Francis Knyvett McNamara

Personal information
- Full name: Francis Knyvett McNamara
- Born: 30 April 1912 Mussoorie, United Provinces, British Raj
- Died: 7 January 1992 (aged 79) Worthing, Sussex, England
- Batting: Right-handed
- Bowling: Left-arm medium

Career statistics
| Competition | First-class |
| Matches | 1 |
| Runs scored | 18 |
| Batting average | 9.00 |
| 100s/50s | –/– |
| Top score | 16 |
| Balls bowled | – |
| Wickets | – |
| Bowling average | – |
| 5 wickets in innings | – |
| 10 wickets in match | – |
| Best bowling | – |
| Catches/stumpings | –/– |
- Source: Cricinfo, 9 April 2013

= Francis Knyvett McNamara =

English cricketer

Francis Knyvett McNamara (30 April 1912 - 7 January 1992) was an English cricketer. McNamara was a right-handed batsman who bowled left-arm medium pace. He was born at Mussoorie in the British Raj, and was educated at Marlborough College.

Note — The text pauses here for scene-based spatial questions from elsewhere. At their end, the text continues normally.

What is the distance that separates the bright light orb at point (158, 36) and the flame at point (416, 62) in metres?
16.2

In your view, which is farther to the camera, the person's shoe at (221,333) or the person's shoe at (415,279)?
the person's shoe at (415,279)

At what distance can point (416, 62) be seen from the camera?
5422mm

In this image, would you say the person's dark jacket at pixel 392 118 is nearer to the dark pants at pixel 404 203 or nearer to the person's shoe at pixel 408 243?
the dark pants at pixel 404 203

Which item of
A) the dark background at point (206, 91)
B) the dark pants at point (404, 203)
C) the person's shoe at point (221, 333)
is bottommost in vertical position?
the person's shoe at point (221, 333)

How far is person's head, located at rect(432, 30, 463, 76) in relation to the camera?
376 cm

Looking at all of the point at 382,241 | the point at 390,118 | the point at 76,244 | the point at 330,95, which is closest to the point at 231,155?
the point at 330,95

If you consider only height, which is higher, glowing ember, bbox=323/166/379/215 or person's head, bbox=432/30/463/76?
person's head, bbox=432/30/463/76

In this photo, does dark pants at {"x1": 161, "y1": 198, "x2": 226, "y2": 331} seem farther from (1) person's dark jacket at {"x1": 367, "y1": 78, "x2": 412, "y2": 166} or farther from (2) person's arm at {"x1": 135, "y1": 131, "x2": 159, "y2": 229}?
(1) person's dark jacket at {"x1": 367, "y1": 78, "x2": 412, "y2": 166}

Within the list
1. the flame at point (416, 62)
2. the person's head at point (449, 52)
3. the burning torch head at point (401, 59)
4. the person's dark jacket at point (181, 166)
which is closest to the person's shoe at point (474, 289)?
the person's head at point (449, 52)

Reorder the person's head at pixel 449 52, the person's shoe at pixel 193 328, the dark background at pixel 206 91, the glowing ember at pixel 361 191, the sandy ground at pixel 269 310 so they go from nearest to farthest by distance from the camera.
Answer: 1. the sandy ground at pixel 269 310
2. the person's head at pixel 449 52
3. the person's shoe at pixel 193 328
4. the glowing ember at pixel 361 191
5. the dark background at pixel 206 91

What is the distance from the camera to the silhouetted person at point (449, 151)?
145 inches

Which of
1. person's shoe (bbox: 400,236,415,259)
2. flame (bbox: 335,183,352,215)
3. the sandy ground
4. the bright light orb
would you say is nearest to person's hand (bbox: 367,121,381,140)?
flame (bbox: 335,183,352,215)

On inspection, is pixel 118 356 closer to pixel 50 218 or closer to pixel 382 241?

McNamara made a single first-class appearance for the Free Foresters against Cambridge University at Fenner's in 1952. In a match which Cambridge University won by an innings and 89 runs, he made scores of 16 opening the batting in the Free Foresters first-innings, before he was dismissed caught and bowled by John Warr, while in their second-innings he was dismissed for 2 runs by Charles Kenny. This was his only first-class appearance.

He died at Worthing, Sussex on 7 January 1992.